#### WHAT THIS TASK INVOLVES
Output all entries exactly; images excluded.

#### EXCERPTED RECORDS
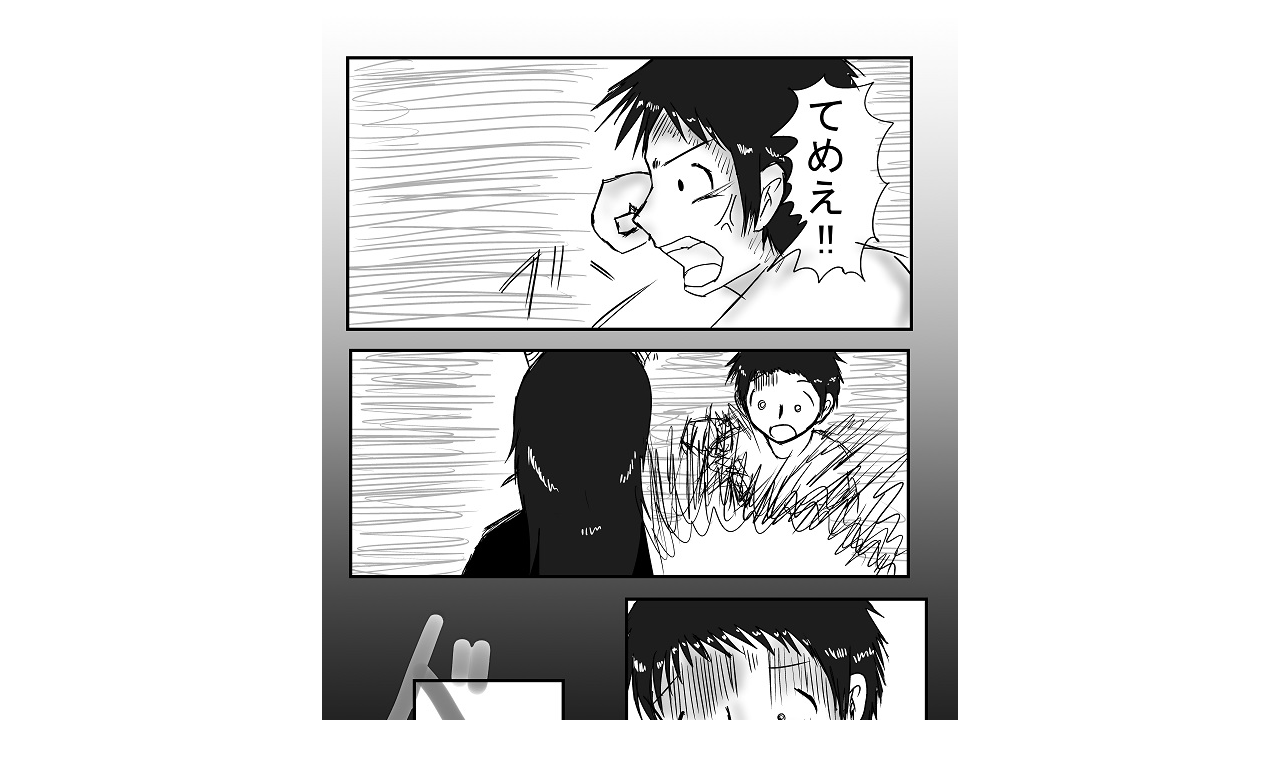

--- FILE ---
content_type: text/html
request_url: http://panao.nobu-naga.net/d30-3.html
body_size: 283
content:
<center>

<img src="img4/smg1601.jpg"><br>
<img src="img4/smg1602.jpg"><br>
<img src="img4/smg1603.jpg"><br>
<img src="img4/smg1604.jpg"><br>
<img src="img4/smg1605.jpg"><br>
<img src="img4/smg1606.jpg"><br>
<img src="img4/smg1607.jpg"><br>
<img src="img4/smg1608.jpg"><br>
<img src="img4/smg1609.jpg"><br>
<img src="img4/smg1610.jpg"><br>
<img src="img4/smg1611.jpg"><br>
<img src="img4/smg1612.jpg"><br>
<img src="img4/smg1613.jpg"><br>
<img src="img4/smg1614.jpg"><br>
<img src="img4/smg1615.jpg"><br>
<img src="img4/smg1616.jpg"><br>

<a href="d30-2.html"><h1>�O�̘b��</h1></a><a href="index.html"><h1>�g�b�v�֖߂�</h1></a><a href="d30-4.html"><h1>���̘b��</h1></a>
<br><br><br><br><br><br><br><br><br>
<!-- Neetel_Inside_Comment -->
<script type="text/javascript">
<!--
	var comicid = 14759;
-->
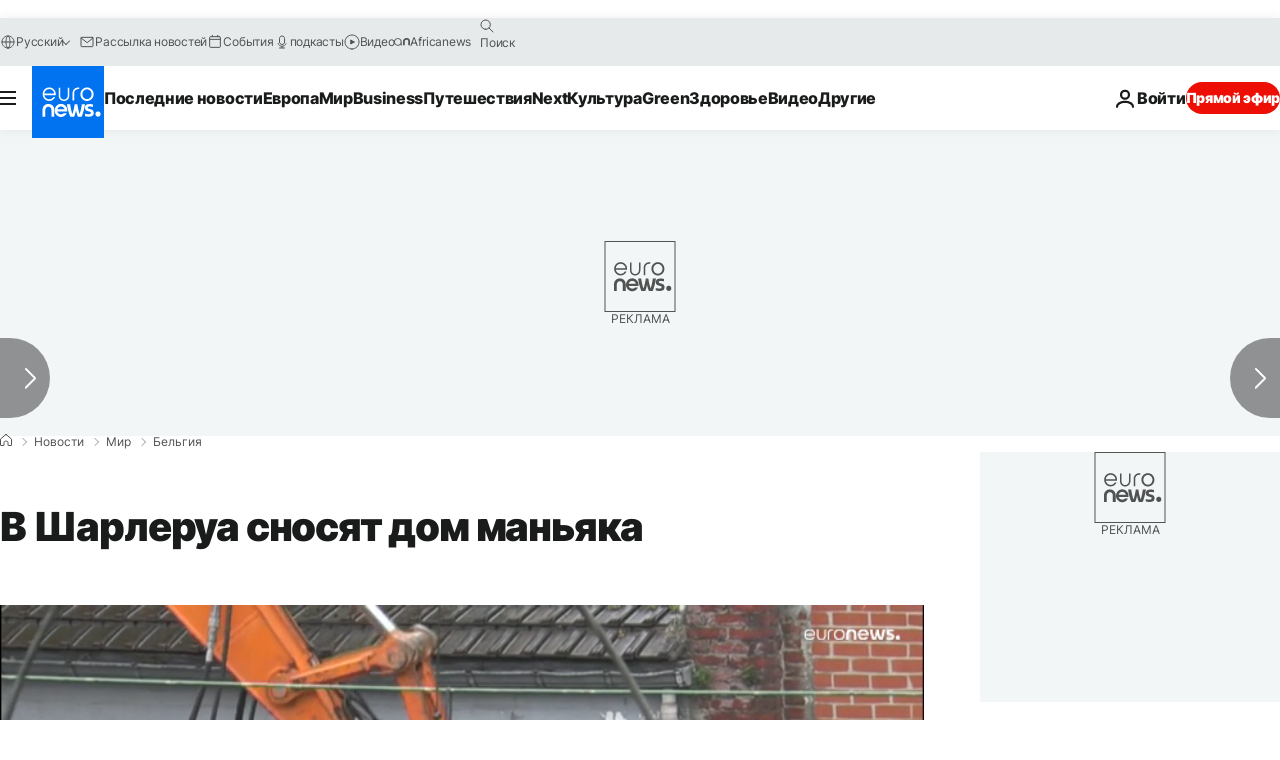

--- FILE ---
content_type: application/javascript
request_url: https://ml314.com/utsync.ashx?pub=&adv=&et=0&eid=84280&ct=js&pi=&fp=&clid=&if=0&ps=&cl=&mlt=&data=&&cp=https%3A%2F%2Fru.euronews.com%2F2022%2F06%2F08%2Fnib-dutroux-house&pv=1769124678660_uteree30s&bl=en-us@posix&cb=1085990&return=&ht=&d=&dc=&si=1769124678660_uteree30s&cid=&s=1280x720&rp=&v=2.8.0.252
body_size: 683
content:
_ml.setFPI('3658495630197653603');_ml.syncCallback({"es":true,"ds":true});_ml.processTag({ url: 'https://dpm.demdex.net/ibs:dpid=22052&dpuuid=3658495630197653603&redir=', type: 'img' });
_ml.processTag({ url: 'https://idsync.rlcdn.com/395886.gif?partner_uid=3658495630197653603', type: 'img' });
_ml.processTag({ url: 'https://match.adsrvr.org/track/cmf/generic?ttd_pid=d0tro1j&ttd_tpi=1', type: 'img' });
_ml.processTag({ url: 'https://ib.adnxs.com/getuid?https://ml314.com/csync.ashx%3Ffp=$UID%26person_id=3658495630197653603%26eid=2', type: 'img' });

#### THE COMPLETED TASK
--- FILE ---
content_type: text/html
request_url: http://panao.nobu-naga.net/d30-3.html
body_size: 283
content:
<center>

<img src="img4/smg1601.jpg"><br>
<img src="img4/smg1602.jpg"><br>
<img src="img4/smg1603.jpg"><br>
<img src="img4/smg1604.jpg"><br>
<img src="img4/smg1605.jpg"><br>
<img src="img4/smg1606.jpg"><br>
<img src="img4/smg1607.jpg"><br>
<img src="img4/smg1608.jpg"><br>
<img src="img4/smg1609.jpg"><br>
<img src="img4/smg1610.jpg"><br>
<img src="img4/smg1611.jpg"><br>
<img src="img4/smg1612.jpg"><br>
<img src="img4/smg1613.jpg"><br>
<img src="img4/smg1614.jpg"><br>
<img src="img4/smg1615.jpg"><br>
<img src="img4/smg1616.jpg"><br>

<a href="d30-2.html"><h1>�O�̘b��</h1></a><a href="index.html"><h1>�g�b�v�֖߂�</h1></a><a href="d30-4.html"><h1>���̘b��</h1></a>
<br><br><br><br><br><br><br><br><br>
<!-- Neetel_Inside_Comment -->
<script type="text/javascript">
<!--
	var comicid = 14759;
-->

--- FILE ---
content_type: application/javascript
request_url: https://ml314.com/utsync.ashx?pub=&adv=&et=0&eid=84280&ct=js&pi=&fp=&clid=&if=0&ps=&cl=&mlt=&data=&&cp=https%3A%2F%2Fru.euronews.com%2F2022%2F06%2F08%2Fnib-dutroux-house&pv=1769124678660_uteree30s&bl=en-us@posix&cb=1085990&return=&ht=&d=&dc=&si=1769124678660_uteree30s&cid=&s=1280x720&rp=&v=2.8.0.252
body_size: 683
content:
_ml.setFPI('3658495630197653603');_ml.syncCallback({"es":true,"ds":true});_ml.processTag({ url: 'https://dpm.demdex.net/ibs:dpid=22052&dpuuid=3658495630197653603&redir=', type: 'img' });
_ml.processTag({ url: 'https://idsync.rlcdn.com/395886.gif?partner_uid=3658495630197653603', type: 'img' });
_ml.processTag({ url: 'https://match.adsrvr.org/track/cmf/generic?ttd_pid=d0tro1j&ttd_tpi=1', type: 'img' });
_ml.processTag({ url: 'https://ib.adnxs.com/getuid?https://ml314.com/csync.ashx%3Ffp=$UID%26person_id=3658495630197653603%26eid=2', type: 'img' });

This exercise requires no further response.